27 dic 2009

FACCETTA NERA



Ieri c'è stata una simpatica "discussione" con alcuni amici di Facebook intorno alla canzone "Faccetta Nera", tra quelli che ci chiamano "nostalgici", anche se, per la nostra età non potremmo esserlo, e quelli che, come me, cerchiamo di essere un poco più obbiettivi sul tanto detestato periodo della nostra storia patria.
In questo post, senza assolutamente discutere il fondo del problema (si stava meglio quando si stava peggio?), mi piacerebbe affrontare, con l'oggettività che cerco sempre di mantenere, il tema dell'avventura africana del 1936, quella appunto di "Faccetta Nera", sopratutto dal punto di vista di una comparazione tra il "colonialismo" italiano e quello anglo-francese.
Lo spirito con cui si affrontò la conquista di Etiopia è chiaramente espresso dal ritornello della canzone:
"Faccetta nera, bell'abissina,
ti porteremo a Roma liberata
dal sole nostro tu sarai baciata
sarai camicia nera pure tu!"
E, durante l'occupazione italiana, vengono costruite strade, scuole e ospedali. E quando Heilè Selassiè riprende il potere, chiama a architetti italiani per costruire il suo palazzo in Addis Abeba.
E questo era già avvenuto in Libia: quando io viaggiavo per quei paraggi, era una soddisfazione poter parlare in italiano con i vecchi, che erano stati alla scuola italiana!
Ma l'aspetto che voglio sottolineare è un altro: i rapporti umani tra colonizzatori italiani e colonizzati, siano libici o eritrei, sono sempre stati questi, umani, da pari a pari. E che questo continui così ho potuto costatarlo personalmente, appunto in Libia, dove, per ragioni di lavoro, ho dovuto passare lunghi periodi di tempo nei campi petroliferi, tra cui quelli dell'italiana AGIP. E lì appunto ho potuto toccare con mano la differenza delle relazioni tra gli operai e tecnici locali ed italiani rispetto a quelle che si avevano negli altri campi.
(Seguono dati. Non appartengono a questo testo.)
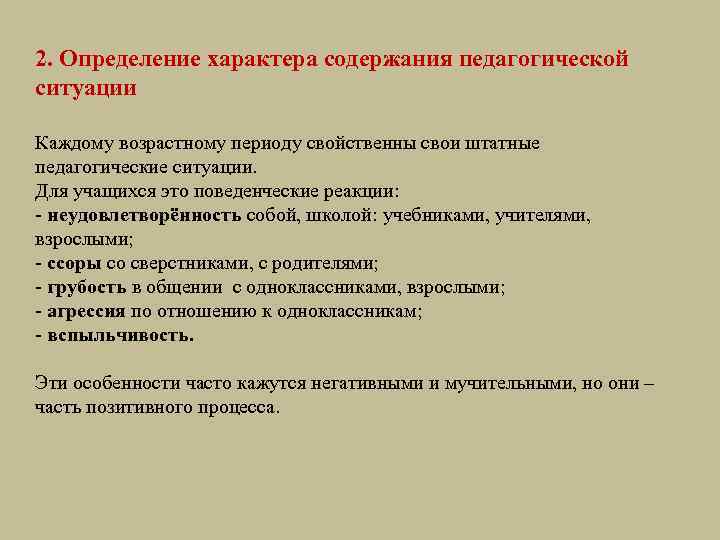 2. Определение характера содержания педагогической ситуации

Каждому возрастному периоду свойственны свои штатные педагогические ситуации.
Для учащихся это поведенческие реакции:
- неудовлетворённость собой, школой: учебниками, учителями, взрослыми;
- ссоры со сверстниками, с родителями;
- грубость в общении с одноклассниками, взрослыми;
- агрессия по отношению к одноклассникам;
- вспыльчивость.

Эти особенности часто кажутся негативными и мучительными, но они – часть позитивного процесса.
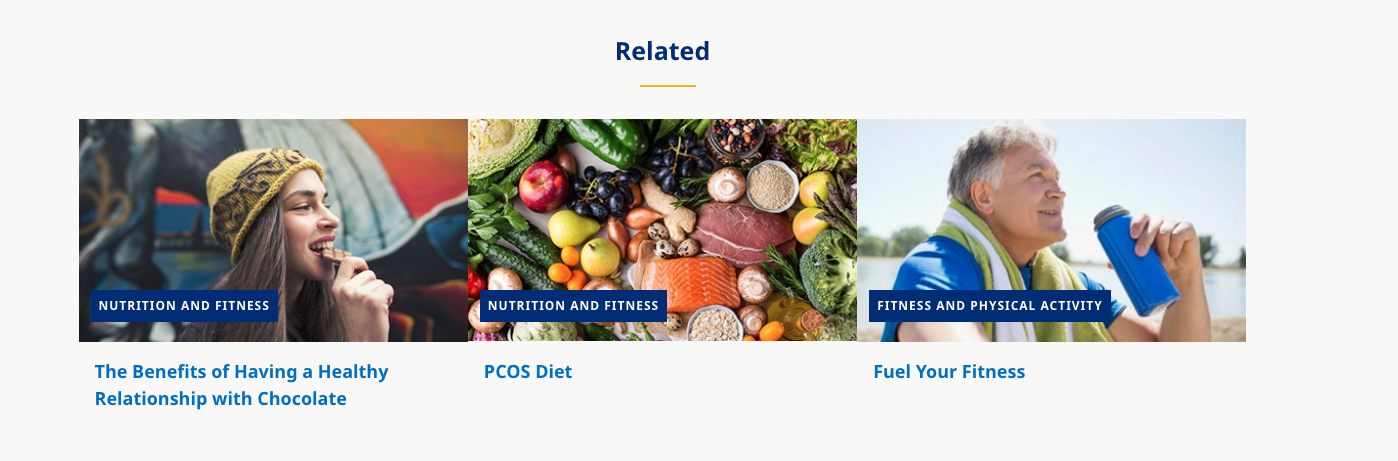 Related

NUTRITION AND FITNESS

The Benefits of Having a Healthy Relationship with Chocolate

NUTRITION AND FITNESS

PCOS Diet

FITNESS AND PHYSICAL ACTIVITY

Fuel Your Fitness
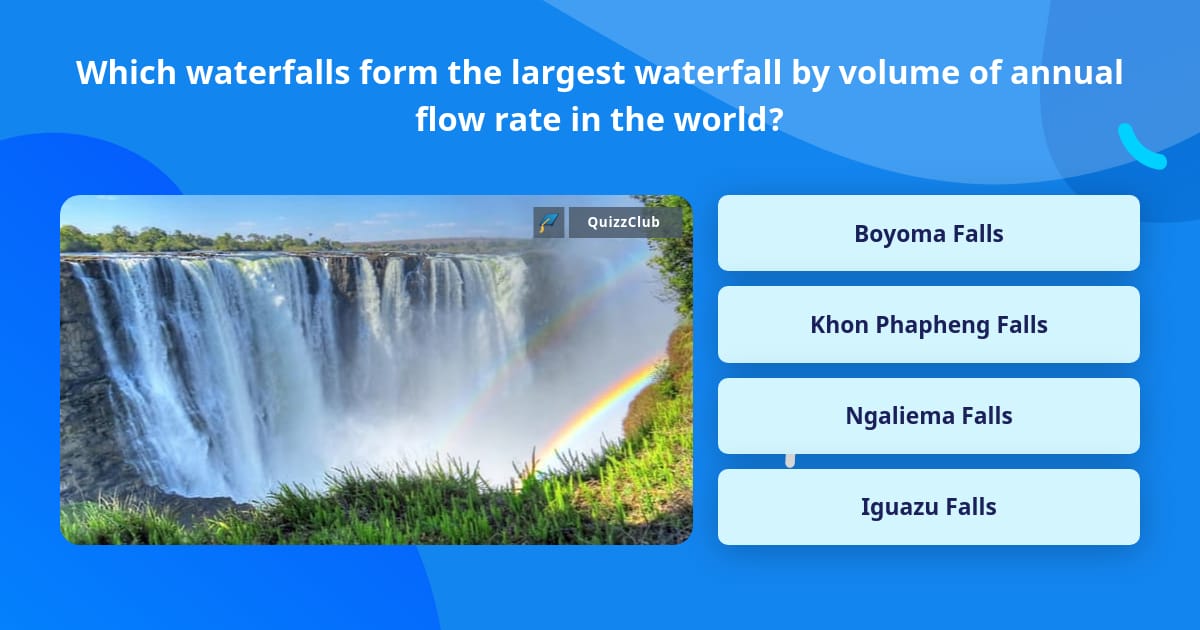 Which waterfalls form the largest waterfall by volume of annual flow rate in the world?

QuizzClub

Boyoma Falls

Khon Phapheng Falls

Ngaliema Falls

Iguazu Falls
Un dettaglio in più per capire l'atteggiamento dell'italiano "medio" rispetto ai nativi: quando vivevamo in Sud Africa (quella bianca dell'apartheid, per intenderci), avevamo, come tutti gli "espatriati", una servetta negra che, come dettato dalle leggi razziali, viveva nella sua casetta nel giardino della nostra casa, e che non siamo mai riusciti a convincere perché mangiasse con noi alla nostra tavola. Bene, davanti alla porta del giardino di casa nostra, c'era sempre una piccola fila di ragazze negre in cerca di lavoro, cosa che non avveniva nelle case dei vicini. Poi ci spiegarono (i nostri vicini boeri) che era perché eravamo italiani: gli italiani erano i "datori di lavoro" più ricercati dalle ragazze locali! Perché sarà?